In many ways this is an archetypical bleak European repost to the flag waving sheen of numerous American survival movies and the protagonist only serves to further this notion. Shy and awkward in nature and full in features, he makes for both an uncomfortable and unconventional screen presence. He is a far cry from the appealing ruggedness of the more photogenic Tom Hanks in Cast Away (2000) for example, though admittedly there is a connection between the films with the scene where Guilli talks to a seagull when swimming in the sea that seems to possess a striking similarity in both tone and content to the now ubiquitous one with Chuck talking to ‘Wilson’. Overall however, such sentiment laden schmalz is an exception rather than the rule and whilst there is also one incongruous and barely registered plot strand involving a potential love interest for Guilli, this is not developed and there remains a lack of any great revelation or upturn in spirits at the end.

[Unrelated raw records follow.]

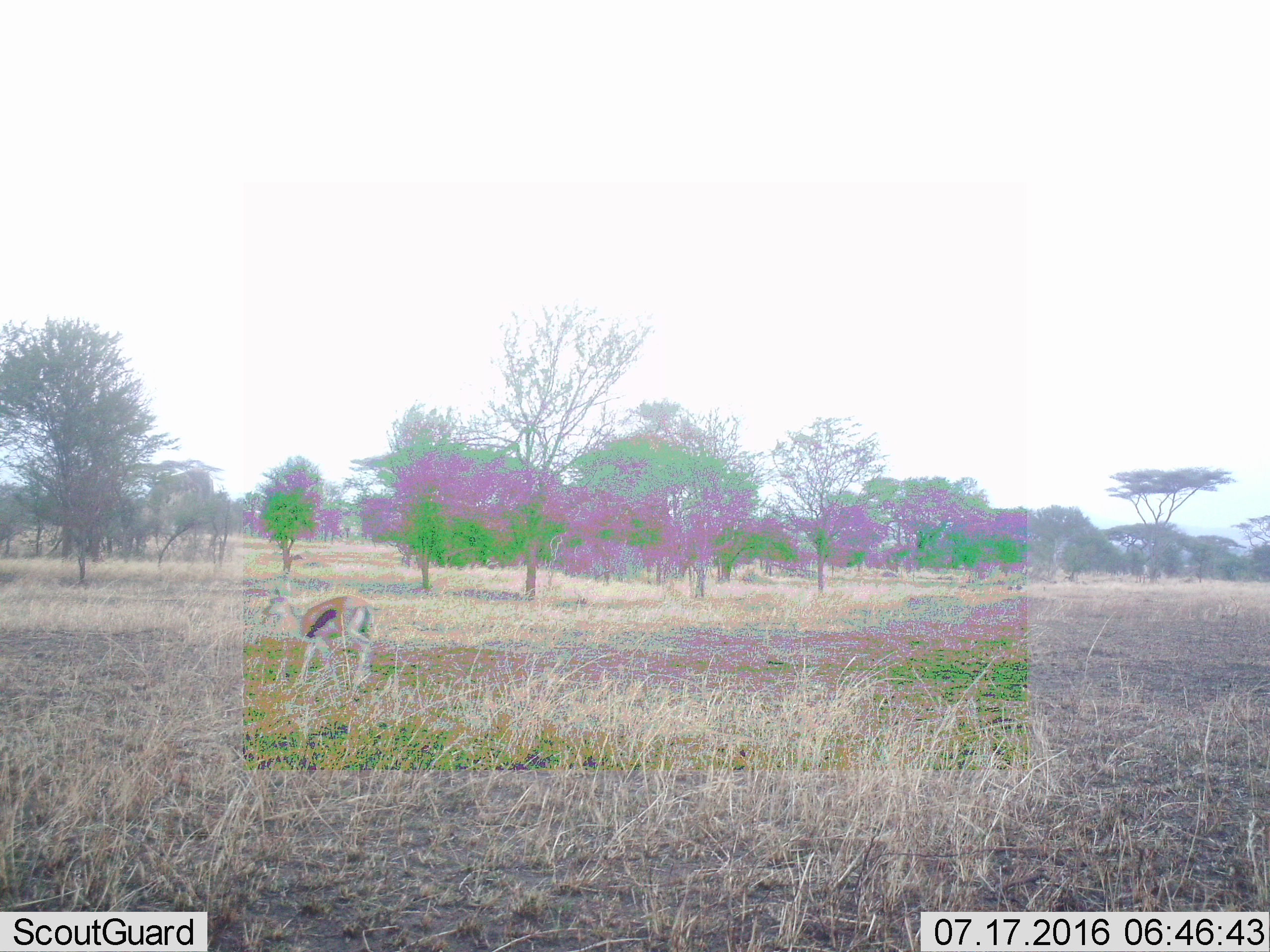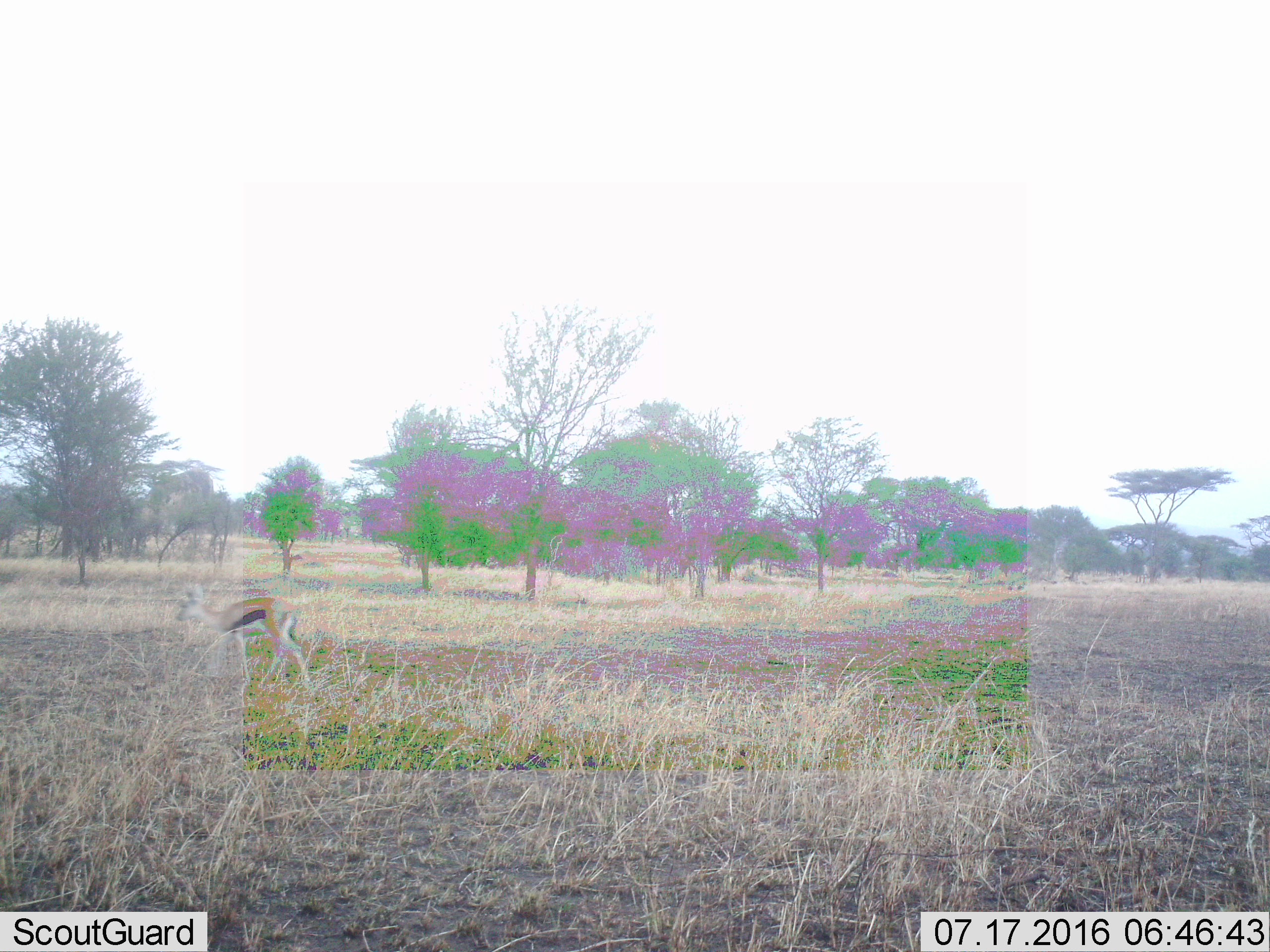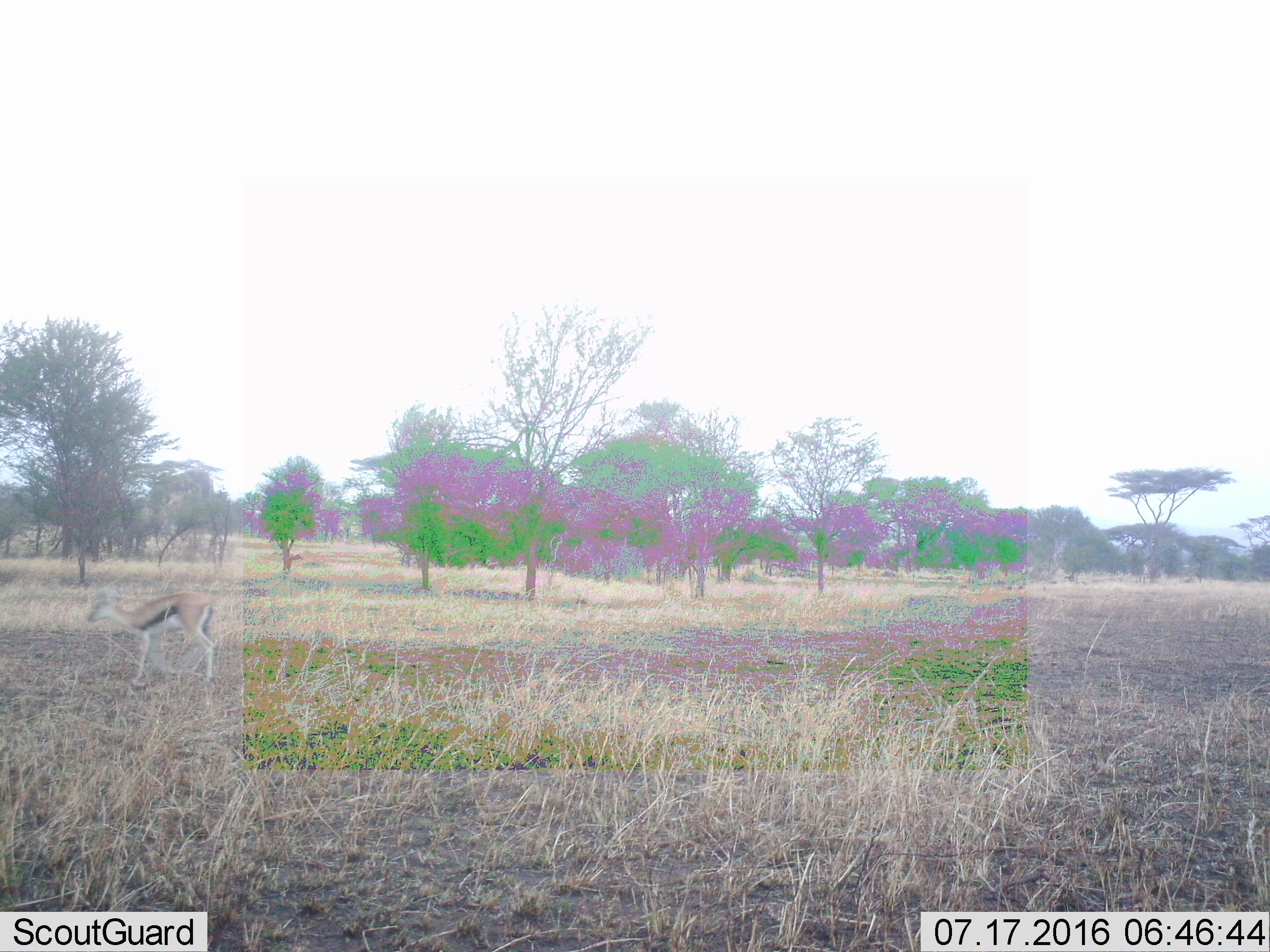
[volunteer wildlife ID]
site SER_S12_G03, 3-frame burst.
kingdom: Animalia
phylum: Chordata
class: Mammalia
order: Artiodactyla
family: Bovidae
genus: Eudorcas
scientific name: Eudorcas thomsonii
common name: thomson's gazelle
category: gazellethomsons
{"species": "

This existential narrative does however mean that the cinematography is suitably brooding and there are some greatly atmospheric and symbolic shots connoting solitude, depicting loneliness in a similar style to Caspar David Friedrich. This pared down approach in a visual sense also perhaps inevitably permeates into the dialogue, which is sparse. Though consonant with its visual sensibility, it does seem to result in a real lack of dramatic intensity and character development in places. For instance with the opening scenes on the boat there is a sense that a certain empathy or at least greater sympathy may have been more effectively established for Guilli had the camera lingered longer on their interactions aboard, so as to become more acquainted with the other more peripheral characters. Instead, almost before there is a chance to learn their names, they are lost to the unforgiving elements.

Ultimately though, this lack of dynamism and drama to the dialogue and a marked sagging of general intrigue in the story may at least be partly explained by its trappings as a fictional imagining of a real event. Based upon the tantalising snippet of archival footage in the end titles of the real Guilli telling of his experiences from a hospital bed, one can’t help but wonder that this near incomprehensible and sensationalist subject matter would actually sit better within a re-enactment driven documentary format instead.